La Niña and Tucson Winter Rain

Soon media attention will focus on the monthly and weekly outlooks from the Climate Prediction Center, which are consistently expecting a possibly moderate to strong La Niña this winter. Much will be said, some of it accurate, about La Niña's effects on Tucson rainfall.


Below is a plot of winter rainfall at the Tucson airport over the last 60 years1 as a function of sea surface temperature anomalies in the Niño 3.4 region.2 The SST anomalies are averaged over five-month periods of November through March, while the precipitation is totaled for the five-month periods.3

The winters are color coded by decade, as labeled. The decade is for the beginning of the 5-month period, so the most recent winter (2009-2010) is included in the 2000's. The two lines are manual fits to the 90th percentiles and the 10th percentiles of the total precip. On each line the abrupt change in slope is intentional, emphasizing aspects of the data distribution that may be overlooked when attention is focused on the means. Noting first the right side of the figure, El Niño is not so much about well-above normal winter rainfall. Very wet winters occur even without El Niño. More striking, especially as you move into the moderate and strong El Niño territory, beyond +1 °C, is the sparsity of winters with rainfall below average (60-year mean 3.89 inches). Last winter's moderate to strong El Niño, at 4.94 inches easily satisfied the “not below average” expectation. Similarly, La Niña's are not the only times to be concerned about the possibility of well-below normal rainfall. Several neutral winters have been well below normal. Attention instead is focused on the complete absence of above normal rainfall for moderate and strong La Niñas. There are two weak La Niña winters that had well-above normal rainfall. Both of these followed moderate to strong El Niños, but by two years, not one. The intervening year was very dry in both cases.
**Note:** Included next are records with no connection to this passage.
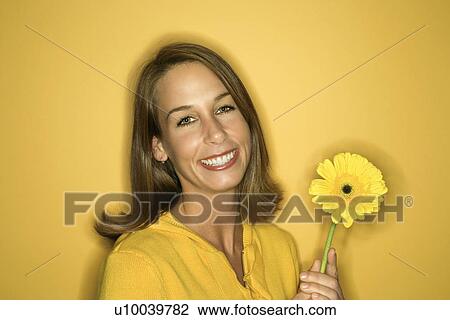 Stock Image - Portrait of smiling young adult Caucasian woman on yellow background holding flower.. Fotosearch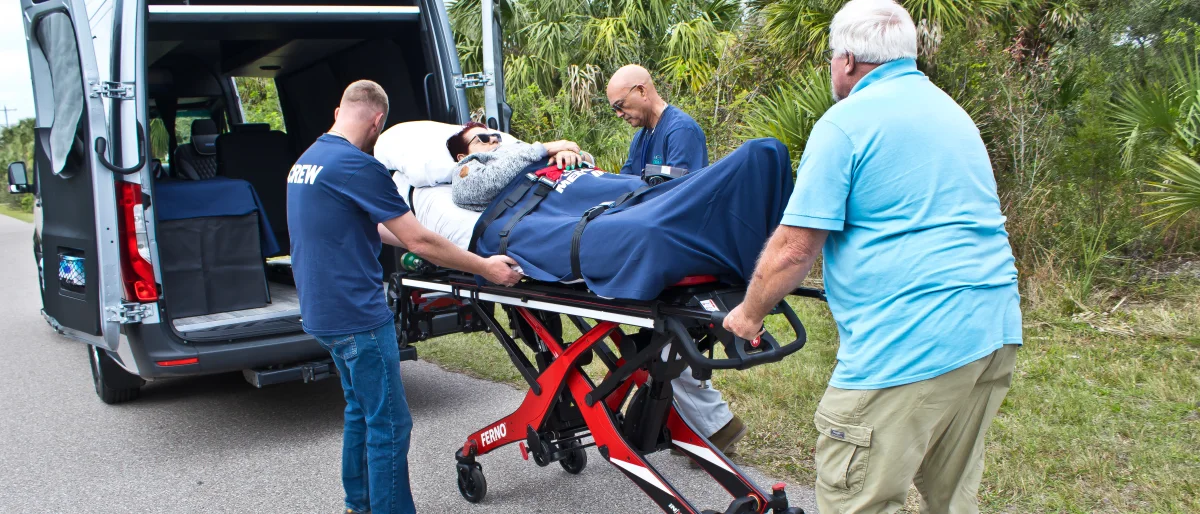 ACC Medlink crew and a family member loading a patient on a stretcher into the back of a Sprinter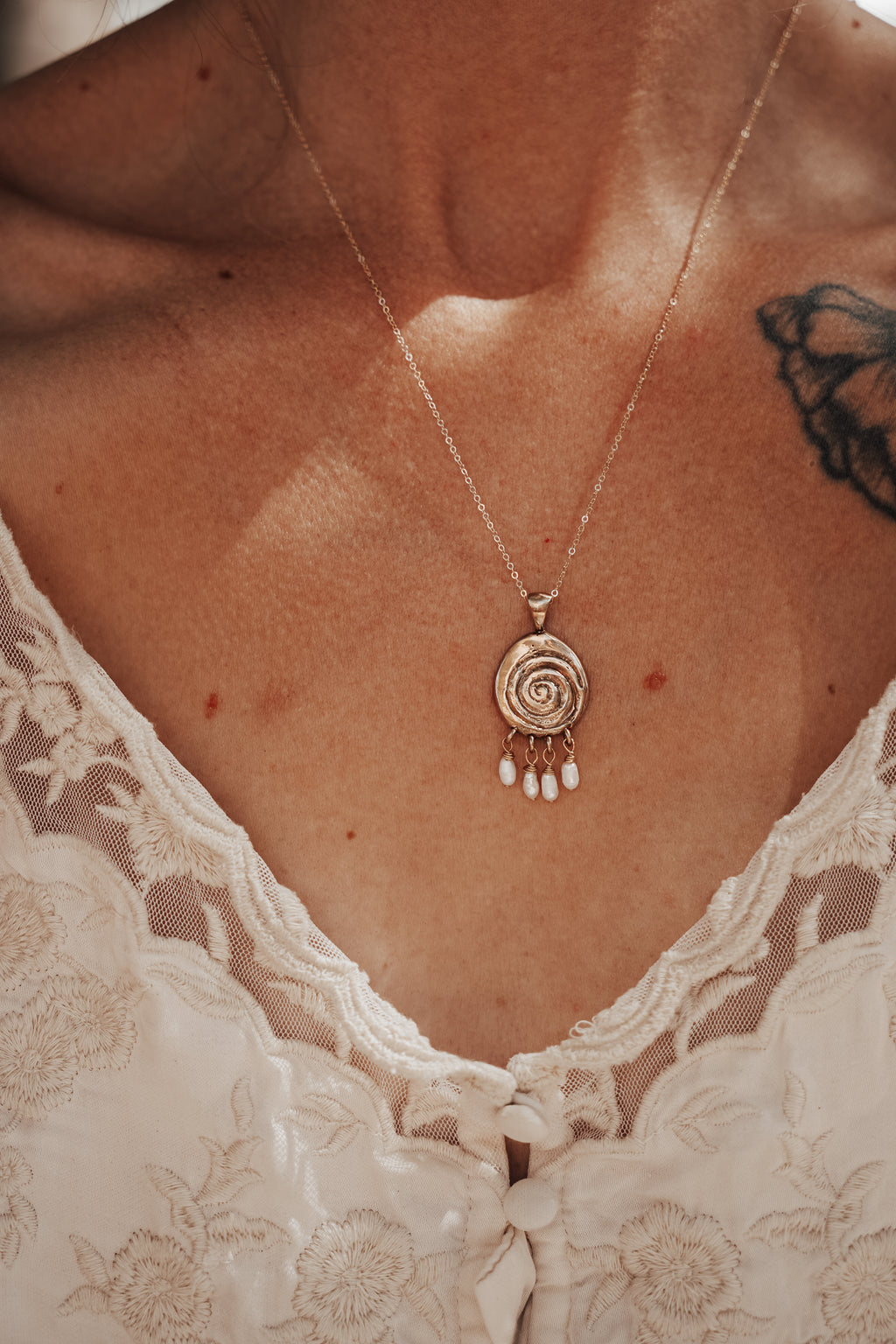 Volute with Pearl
In summary, there will be times this winter, as there are in every winter, when the weather pattern shifts to one that favors periods of rain in Tucson. With La Niña these wet patterns will probably be relatively infrequent and/or short-lived. It's very unlikely that the total precipitation for the winter will be above average, but it's plausible that it could be close to average. It's also possible that it could be well below average.


  1. Source is the Western Regional Climate Center.

  2. Source is the CPC link to the Extended Reconstructed SST (ERSST) anomalies.
    As explained in the CPC updates, the Oceanic Niño Index (ONI) is defined as the three-month running-mean of SST departures in the Niño 3.4 region. Since the ONI is already a 3-month average, the 5-month average for NDJFM, plotted in the figure above, is approximately, but not quite the same as an average of the ONI for NDJ, DJF and JFM, but weighted by (2/5, 1/5, 2/5).

  3. Why a 5-month season, instead of 3 months? Because there's not much difference between weather systems that manage to produce rain in Tucson during the “border” months of November and March vs. Tucson rains during the standard meteorological winter of December, January and February. Winter rains in Tucson are often separated by extended dry periods, sometimes a month or more, and so I think the longer period gives a better picture. Years that manage to produce significant rain in November and March deserve the extra credit.